The EU will close its airspace to Russian airlines, as well as funding weapon supplies to Ukraine and banning pro-Kremlin media, Ursula von der Leyen has announced.
The European Commission president said she was “shutting down the EU airspace for Russian-owned, Russian-registered or Russian-controlled aircraft” in an escalation of sanctions in response to Russia’s invasion of Ukraine.
“They won’t be able to land in, take off or overfly the territory of the EU. Including the private jets of oligarchs,” she told a news conference on Sunday, on the fourth day since Vladimir Putin launched the invasion.
Ms von der Leyen said the bloc of 27 nations would take the unprecedented step of enforcing a “ban [on] the Kremlin’s media machine”, including the state-owned news outlets Russia Today and Sputnik and their subsidiaries.
“We are developing tools to ban their toxic and harmful disinformation in Europe,” she said.
Ms von der Leyen added: “For the first time ever, the European Union will finance the purchase and delivery of weapons and other equipment to a country that is under attack.”
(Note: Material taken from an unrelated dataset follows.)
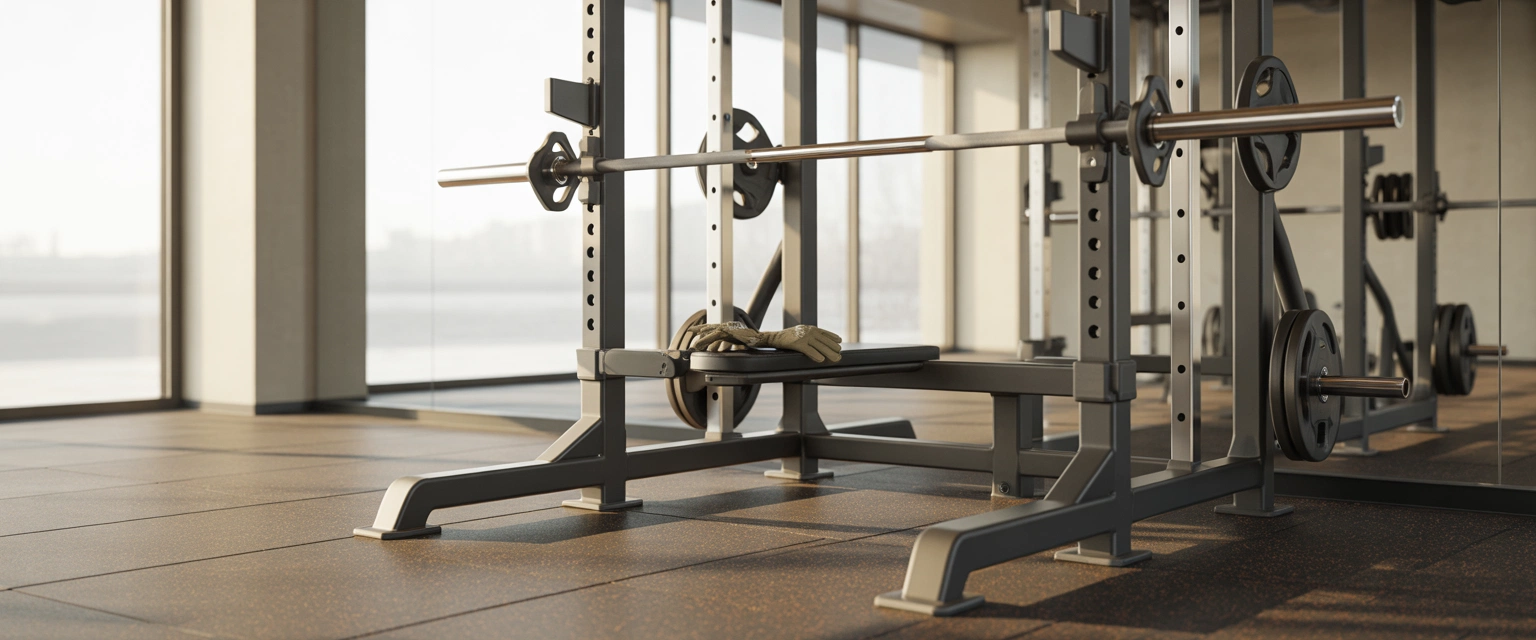 Смит-машина (направляющие для штанги) - Баннер категории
She also stressed the EU would target Russia’s ally Belarus – the “other aggressor in this war” – with a package of sanctions hitting its key sectors and officials, including president Alexander Lukashenko.
“We will hit Lukashenko’s regime with a new package of sanctions,” Ms von der Leyen said.
The sanctions on Belarus would impact exports of products such as mineral fuels, tobacco, timber, cement, iron and steel.
And in a message to tens of thousands of Ukrainians, Ms von der Leyen added: “We welcome with open arms those who have to flee from Putin’s bombs.”
The EU is “mobilising every effort and every Euro to support our eastern member states”, she also said.
Her speech follows announcements by the EU – after days of wrangling over the matter – the UK and the US that some Russian banks will be banned from the global banking system Swift.